Inflation at 30-year high
With the annual rate of inflation hitting a 30-year high of 5.1 per cent last month, it was already getting tougher for shoppers to justify spending money on dinners out and other non-essential purchases – a situation that will only grow worse if interest rates rise, Kelly added.
“Even if sales were back closer to normal, inflation is taking a huge bite out of almost every single business line,” he said. “Business owners right now are looking to find ways of reducing their costs.”
Kelly said his organization is urging its members to trim expenses wherever they can in an effort to stay afloat.
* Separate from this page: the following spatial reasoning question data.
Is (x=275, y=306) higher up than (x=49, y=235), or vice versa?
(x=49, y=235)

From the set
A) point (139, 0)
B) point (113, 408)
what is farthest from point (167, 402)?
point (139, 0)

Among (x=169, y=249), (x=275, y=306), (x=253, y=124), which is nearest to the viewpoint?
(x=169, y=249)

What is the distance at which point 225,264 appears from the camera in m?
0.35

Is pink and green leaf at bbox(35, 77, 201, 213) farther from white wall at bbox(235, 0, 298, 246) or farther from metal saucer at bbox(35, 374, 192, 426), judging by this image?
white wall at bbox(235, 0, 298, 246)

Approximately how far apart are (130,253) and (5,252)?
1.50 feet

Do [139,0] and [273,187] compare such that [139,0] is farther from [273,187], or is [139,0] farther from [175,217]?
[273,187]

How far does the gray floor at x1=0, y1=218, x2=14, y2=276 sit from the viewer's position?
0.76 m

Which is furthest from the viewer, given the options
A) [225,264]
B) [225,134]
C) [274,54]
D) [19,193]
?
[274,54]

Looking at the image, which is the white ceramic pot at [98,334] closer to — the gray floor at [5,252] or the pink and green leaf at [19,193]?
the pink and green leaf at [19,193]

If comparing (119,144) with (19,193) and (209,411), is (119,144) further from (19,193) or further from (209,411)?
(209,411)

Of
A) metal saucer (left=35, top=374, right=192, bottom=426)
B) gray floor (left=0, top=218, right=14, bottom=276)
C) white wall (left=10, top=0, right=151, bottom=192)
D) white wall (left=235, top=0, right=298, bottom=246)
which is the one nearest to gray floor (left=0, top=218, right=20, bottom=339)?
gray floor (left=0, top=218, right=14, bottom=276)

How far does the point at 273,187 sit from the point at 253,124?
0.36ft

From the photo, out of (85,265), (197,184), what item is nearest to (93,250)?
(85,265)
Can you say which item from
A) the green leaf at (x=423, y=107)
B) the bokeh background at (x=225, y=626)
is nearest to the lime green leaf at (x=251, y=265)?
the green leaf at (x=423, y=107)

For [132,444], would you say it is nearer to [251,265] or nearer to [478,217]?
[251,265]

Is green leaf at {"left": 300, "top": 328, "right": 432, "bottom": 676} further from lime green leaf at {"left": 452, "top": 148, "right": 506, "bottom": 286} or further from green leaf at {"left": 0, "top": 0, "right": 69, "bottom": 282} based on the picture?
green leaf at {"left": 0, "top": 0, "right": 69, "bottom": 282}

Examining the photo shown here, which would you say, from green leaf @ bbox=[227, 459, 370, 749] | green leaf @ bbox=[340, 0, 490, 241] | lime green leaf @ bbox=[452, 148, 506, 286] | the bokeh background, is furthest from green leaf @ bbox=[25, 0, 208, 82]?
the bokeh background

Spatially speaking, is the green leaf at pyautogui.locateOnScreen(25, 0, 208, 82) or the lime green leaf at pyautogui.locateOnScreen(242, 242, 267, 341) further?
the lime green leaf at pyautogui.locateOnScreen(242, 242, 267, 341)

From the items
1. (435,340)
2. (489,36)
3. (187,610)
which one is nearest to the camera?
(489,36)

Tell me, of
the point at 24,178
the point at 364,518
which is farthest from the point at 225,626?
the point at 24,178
He’s also urging governments to forgive debt that small businesses have taken on through programs such as CEBA.
“The more governments can do to lift some of the debt that businesses have inherited, the more of them that will be able to survive,” Kelly said.
“The more governments can do to lift some of the debt that businesses have inherited, the more of them that will be able to survive.”
Meanwhile, he said Ontario businesses are greeting the end of the province’s vaccine certificate system on Tuesday with a mix of “worry that we’ve seen this movie before” and “nervous optimism that we finally are putting the worst of the restrictions behind us.”
Kelly said that while he’s pleased to see governments easing public health measures, he believes it could be some time before many Canadians who’ve had the jab feel comfortable mingling with unvaccinated shoppers and diners.
“I don’t think anybody’s taking for granted the challenge that we have in restoring consumer confidence,” he said. “Because even with restrictions lifting, there are still thousands and thousands of people that will opt to stay at home.”
Kelly estimated about “one in a hundred” Ontario businesses will likely maintain proof-of-vaccine requirements even after they are no longer legally required to do so.
“There’s no question even some that will eliminate it will be worried about losing some customers that will feel nervous about being in a restaurant or a movie theatre with unvaccinated people,” he added. “I think there’s been a fear factor that’s been created.”
Kelly said governments need to consider extending relief programs for hard-hit businesses, and his organization is calling on public health officials to “shift their messaging” to a “live-with-COVID strategy” in a bid to help restore consumer confidence.
Businesses “need to get back to normal sales super fast if they’re going to have a hope of trying to survive the year,” he said.